EXERCISE DATA
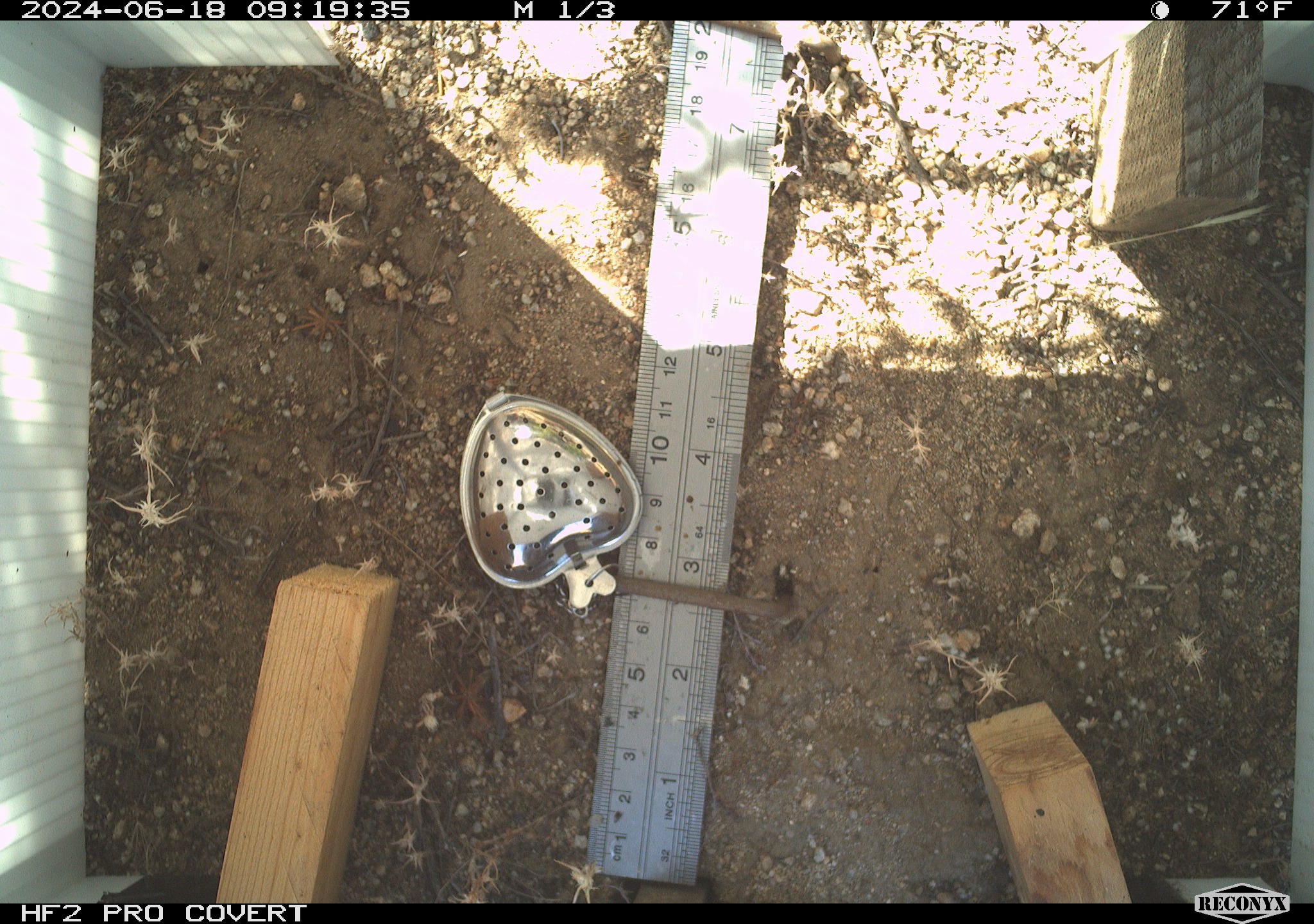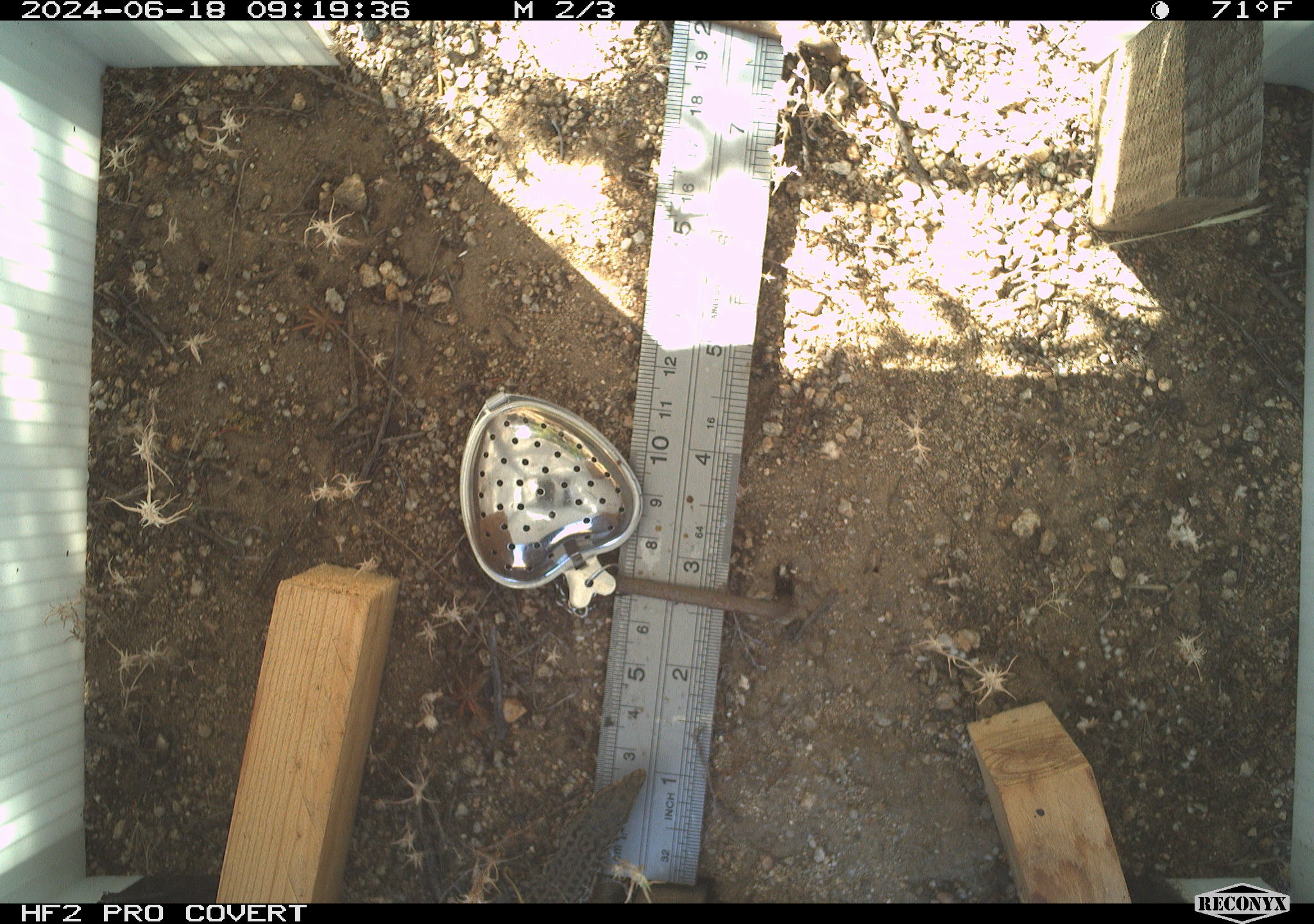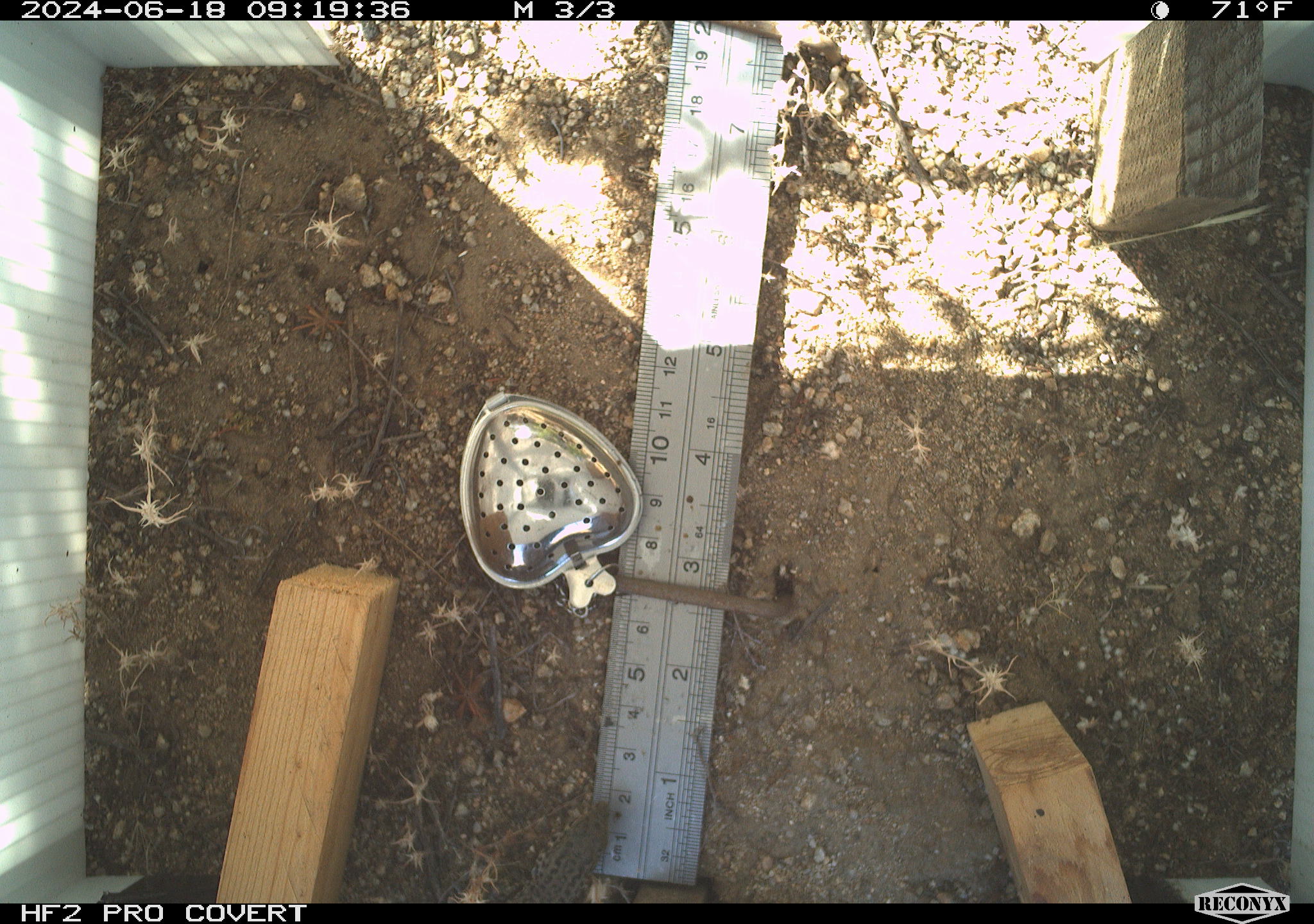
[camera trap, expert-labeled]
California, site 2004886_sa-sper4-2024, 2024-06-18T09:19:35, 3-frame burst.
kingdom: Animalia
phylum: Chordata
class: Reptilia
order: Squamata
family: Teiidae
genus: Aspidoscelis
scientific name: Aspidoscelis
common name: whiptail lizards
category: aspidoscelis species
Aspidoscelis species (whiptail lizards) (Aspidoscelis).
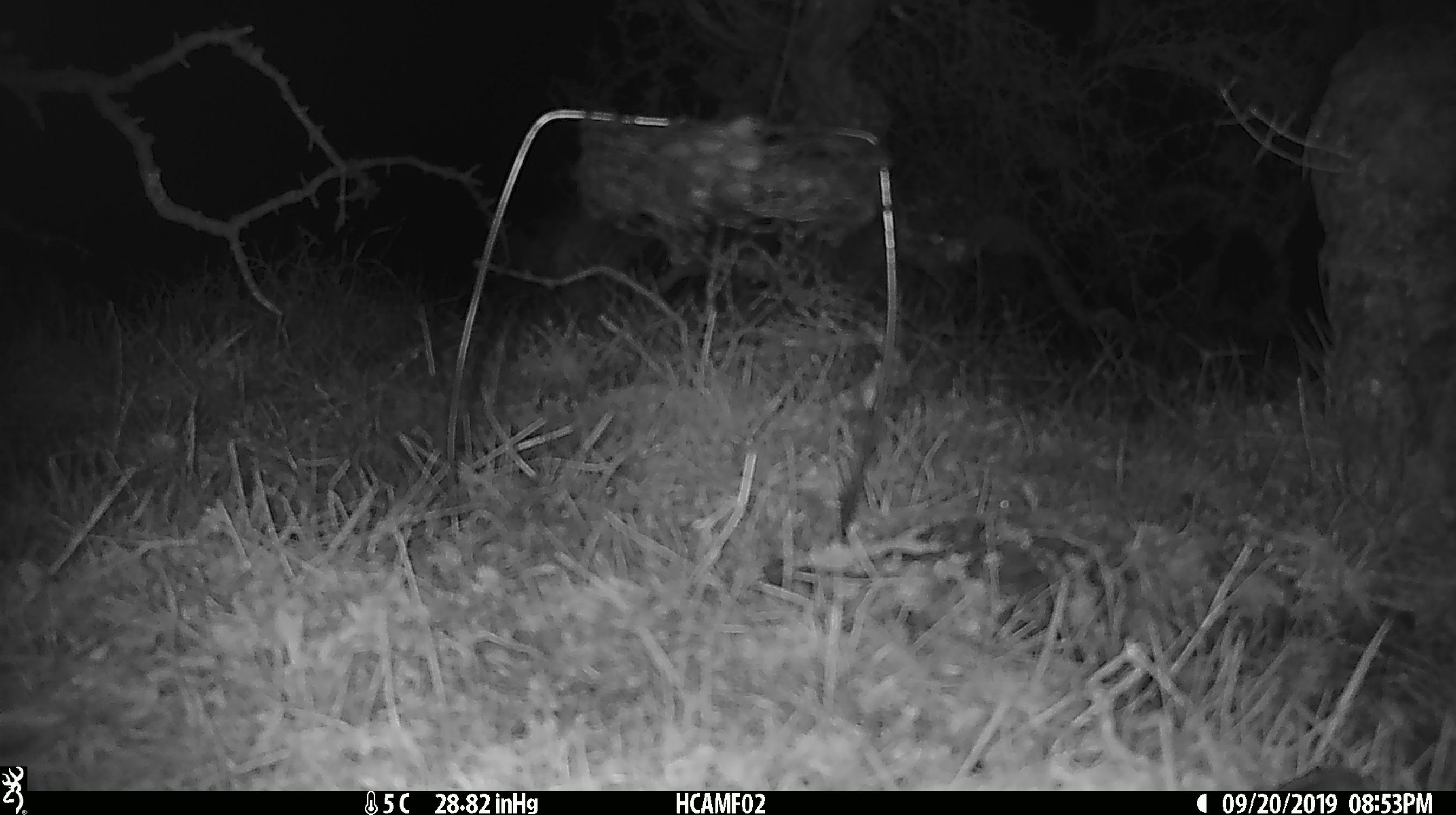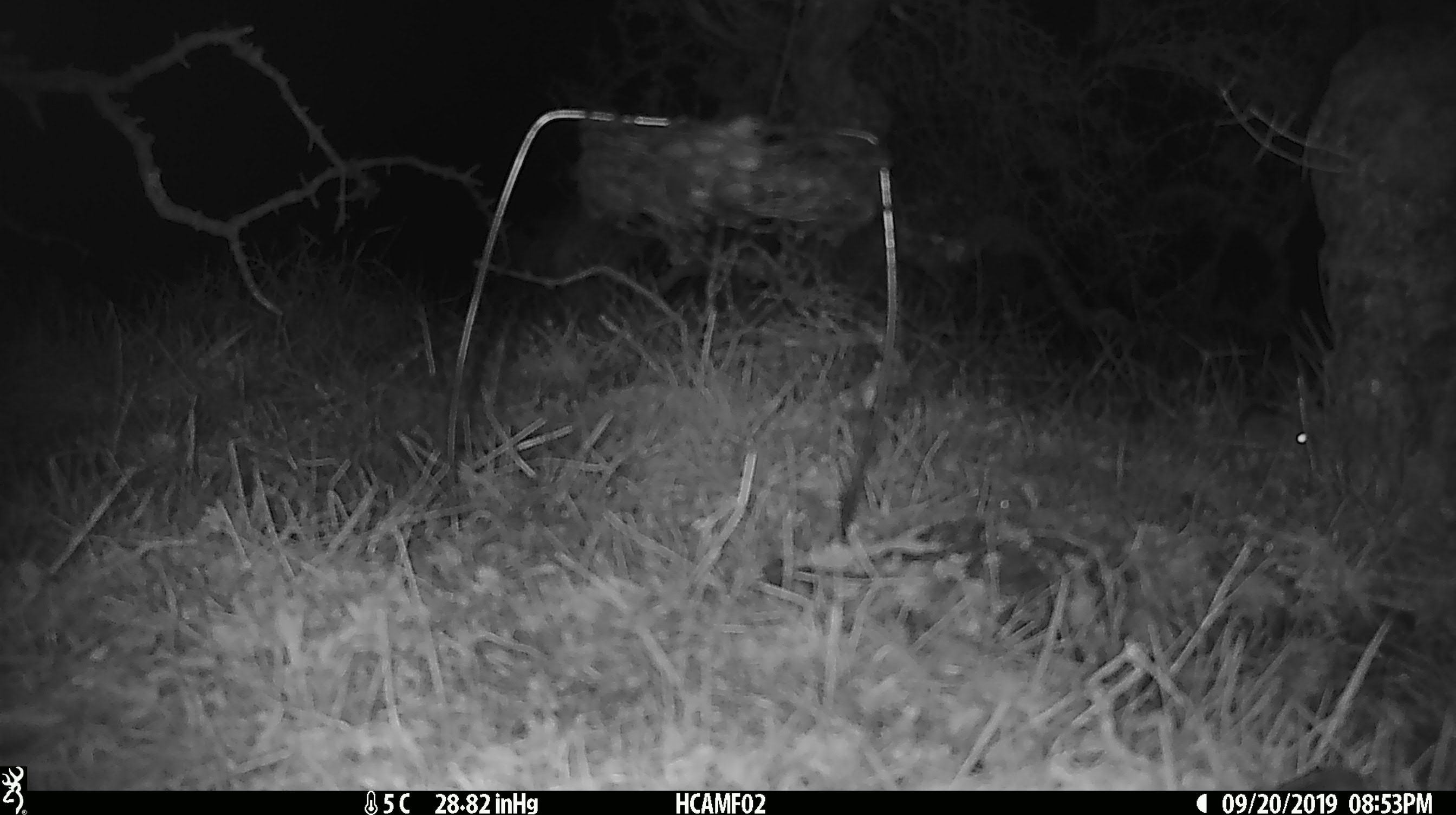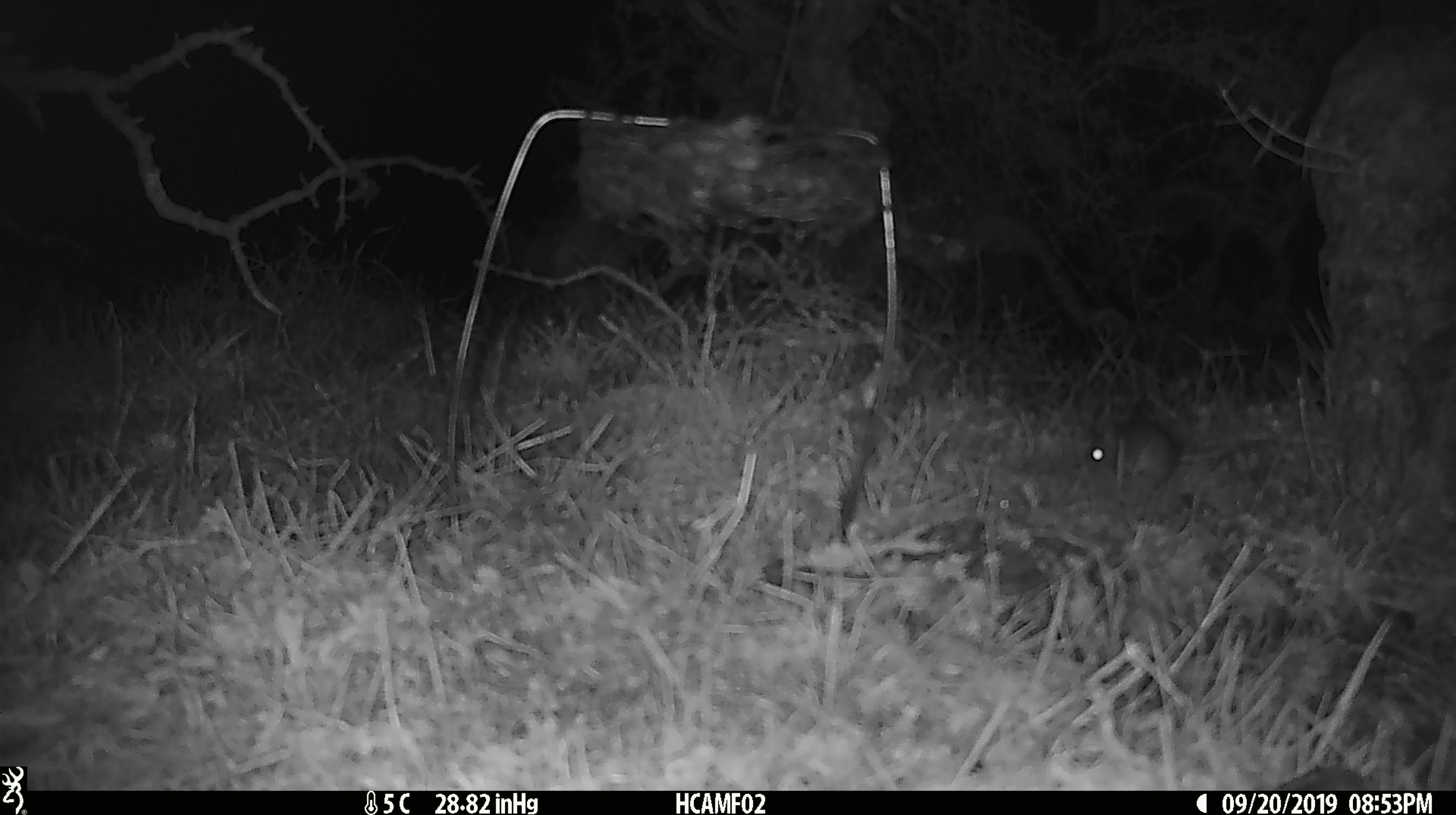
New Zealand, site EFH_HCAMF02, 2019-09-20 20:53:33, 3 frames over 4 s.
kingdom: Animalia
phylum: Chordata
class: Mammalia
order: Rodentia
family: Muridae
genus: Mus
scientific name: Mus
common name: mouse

WORK INSTRUCTION
Would you write each entry out again exactly, omitting the images?

RESPONSE AREA
[camera trap, expert-labeled]
California, site 2004886_sa-sper4-2024, 2024-06-18T09:19:35, 3-frame burst.
kingdom: Animalia
phylum: Chordata
class: Reptilia
order: Squamata
family: Teiidae
genus: Aspidoscelis
scientific name: Aspidoscelis
common name: whiptail lizards
category: aspidoscelis species
Aspidoscelis species (whiptail lizards) (Aspidoscelis).
New Zealand, site EFH_HCAMF02, 2019-09-20 20:53:33, 3 frames over 4 s.
kingdom: Animalia
phylum: Chordata
class: Mammalia
order: Rodentia
family: Muridae
genus: Mus
scientific name: Mus
common name: mouse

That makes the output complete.